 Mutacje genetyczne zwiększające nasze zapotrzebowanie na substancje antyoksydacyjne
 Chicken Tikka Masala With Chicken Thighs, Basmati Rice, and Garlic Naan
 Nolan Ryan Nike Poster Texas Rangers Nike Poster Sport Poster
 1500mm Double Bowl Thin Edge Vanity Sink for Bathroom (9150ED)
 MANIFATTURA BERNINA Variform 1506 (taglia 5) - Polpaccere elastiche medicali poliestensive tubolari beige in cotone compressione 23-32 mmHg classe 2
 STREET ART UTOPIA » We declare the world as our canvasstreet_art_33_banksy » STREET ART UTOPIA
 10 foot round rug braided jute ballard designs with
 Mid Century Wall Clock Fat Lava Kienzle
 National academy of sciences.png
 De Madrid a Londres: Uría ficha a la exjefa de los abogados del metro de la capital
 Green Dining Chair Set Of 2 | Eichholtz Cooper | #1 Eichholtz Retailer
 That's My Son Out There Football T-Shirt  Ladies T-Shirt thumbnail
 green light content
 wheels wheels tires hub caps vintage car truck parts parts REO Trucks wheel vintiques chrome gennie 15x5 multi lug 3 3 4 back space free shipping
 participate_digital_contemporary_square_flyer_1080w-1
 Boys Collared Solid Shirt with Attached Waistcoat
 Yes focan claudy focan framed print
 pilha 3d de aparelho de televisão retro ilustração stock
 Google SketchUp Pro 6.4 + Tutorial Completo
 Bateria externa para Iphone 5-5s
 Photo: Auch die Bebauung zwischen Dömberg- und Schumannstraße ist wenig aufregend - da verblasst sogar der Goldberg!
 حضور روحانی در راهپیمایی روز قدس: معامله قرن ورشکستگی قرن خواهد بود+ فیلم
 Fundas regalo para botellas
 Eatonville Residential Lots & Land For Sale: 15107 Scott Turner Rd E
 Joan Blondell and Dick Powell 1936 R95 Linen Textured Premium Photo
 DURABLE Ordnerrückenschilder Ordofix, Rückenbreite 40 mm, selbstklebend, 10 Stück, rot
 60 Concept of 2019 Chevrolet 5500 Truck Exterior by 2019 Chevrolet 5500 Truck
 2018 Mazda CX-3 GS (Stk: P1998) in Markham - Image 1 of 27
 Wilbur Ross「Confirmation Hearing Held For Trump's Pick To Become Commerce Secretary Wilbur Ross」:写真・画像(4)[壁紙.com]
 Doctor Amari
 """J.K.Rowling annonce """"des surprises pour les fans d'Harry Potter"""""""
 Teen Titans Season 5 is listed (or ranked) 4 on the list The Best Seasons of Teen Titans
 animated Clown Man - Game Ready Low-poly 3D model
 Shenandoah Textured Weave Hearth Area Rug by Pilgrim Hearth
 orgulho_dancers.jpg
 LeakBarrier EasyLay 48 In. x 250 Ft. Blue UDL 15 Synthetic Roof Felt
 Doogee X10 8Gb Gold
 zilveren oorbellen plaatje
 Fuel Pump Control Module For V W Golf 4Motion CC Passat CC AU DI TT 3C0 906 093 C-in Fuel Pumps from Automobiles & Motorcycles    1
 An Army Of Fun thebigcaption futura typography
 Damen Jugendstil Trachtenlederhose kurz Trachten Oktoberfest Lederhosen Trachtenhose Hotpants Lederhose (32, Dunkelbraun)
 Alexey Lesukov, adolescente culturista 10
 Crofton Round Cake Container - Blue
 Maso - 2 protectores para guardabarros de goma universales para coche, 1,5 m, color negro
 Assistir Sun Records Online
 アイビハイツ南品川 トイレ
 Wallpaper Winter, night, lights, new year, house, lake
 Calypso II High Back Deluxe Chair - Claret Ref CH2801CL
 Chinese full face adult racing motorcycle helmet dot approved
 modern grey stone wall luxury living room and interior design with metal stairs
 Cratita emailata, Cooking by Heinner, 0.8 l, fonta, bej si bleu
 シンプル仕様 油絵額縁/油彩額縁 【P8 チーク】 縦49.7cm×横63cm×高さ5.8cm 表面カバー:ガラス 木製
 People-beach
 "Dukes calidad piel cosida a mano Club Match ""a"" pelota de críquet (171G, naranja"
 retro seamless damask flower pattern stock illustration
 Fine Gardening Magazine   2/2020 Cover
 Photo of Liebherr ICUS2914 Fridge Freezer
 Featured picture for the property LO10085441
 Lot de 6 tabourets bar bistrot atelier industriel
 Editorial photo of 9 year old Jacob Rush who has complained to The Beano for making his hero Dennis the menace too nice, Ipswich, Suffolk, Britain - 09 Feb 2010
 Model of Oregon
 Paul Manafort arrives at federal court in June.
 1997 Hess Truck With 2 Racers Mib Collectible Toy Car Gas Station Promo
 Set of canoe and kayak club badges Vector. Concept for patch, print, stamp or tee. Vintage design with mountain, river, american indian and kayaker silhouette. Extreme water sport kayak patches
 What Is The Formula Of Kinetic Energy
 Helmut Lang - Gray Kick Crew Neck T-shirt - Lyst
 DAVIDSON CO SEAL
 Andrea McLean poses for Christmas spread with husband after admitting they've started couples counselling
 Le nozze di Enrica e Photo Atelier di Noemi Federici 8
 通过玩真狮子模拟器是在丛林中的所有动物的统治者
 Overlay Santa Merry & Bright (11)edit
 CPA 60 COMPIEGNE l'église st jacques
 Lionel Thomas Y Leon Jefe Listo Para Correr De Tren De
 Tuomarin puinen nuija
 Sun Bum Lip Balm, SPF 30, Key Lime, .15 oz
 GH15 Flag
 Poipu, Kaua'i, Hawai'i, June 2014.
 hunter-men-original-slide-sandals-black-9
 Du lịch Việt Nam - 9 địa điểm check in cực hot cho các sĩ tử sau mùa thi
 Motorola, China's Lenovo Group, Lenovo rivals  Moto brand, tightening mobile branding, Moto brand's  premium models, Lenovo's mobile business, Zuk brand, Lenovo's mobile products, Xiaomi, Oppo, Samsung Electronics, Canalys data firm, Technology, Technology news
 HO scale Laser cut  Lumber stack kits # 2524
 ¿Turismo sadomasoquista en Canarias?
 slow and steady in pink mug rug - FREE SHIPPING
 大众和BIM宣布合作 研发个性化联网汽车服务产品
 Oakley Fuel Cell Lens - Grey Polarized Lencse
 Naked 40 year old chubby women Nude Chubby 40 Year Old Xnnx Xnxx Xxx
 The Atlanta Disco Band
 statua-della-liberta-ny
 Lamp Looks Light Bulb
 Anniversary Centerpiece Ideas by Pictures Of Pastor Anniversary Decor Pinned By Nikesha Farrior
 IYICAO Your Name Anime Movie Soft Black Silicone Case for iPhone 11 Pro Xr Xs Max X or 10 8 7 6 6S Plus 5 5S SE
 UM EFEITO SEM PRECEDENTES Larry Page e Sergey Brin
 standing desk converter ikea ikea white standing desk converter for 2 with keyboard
══════
Give back, unchanged, the run of lines in the listing above that begins at the line containing "Joan Blondell and" and ends at the line containing "orgulho_dancers.jpg", both included.

#### Task output:
 Joan Blondell and Dick Powell 1936 R95 Linen Textured Premium Photo
 DURABLE Ordnerrückenschilder Ordofix, Rückenbreite 40 mm, selbstklebend, 10 Stück, rot
 60 Concept of 2019 Chevrolet 5500 Truck Exterior by 2019 Chevrolet 5500 Truck
 2018 Mazda CX-3 GS (Stk: P1998) in Markham - Image 1 of 27
 Wilbur Ross「Confirmation Hearing Held For Trump's Pick To Become Commerce Secretary Wilbur Ross」:写真・画像(4)[壁紙.com]
 Doctor Amari
 """J.K.Rowling annonce """"des surprises pour les fans d'Harry Potter"""""""
 Teen Titans Season 5 is listed (or ranked) 4 on the list The Best Seasons of Teen Titans
 animated Clown Man - Game Ready Low-poly 3D model
 Shenandoah Textured Weave Hearth Area Rug by Pilgrim Hearth
 orgulho_dancers.jpg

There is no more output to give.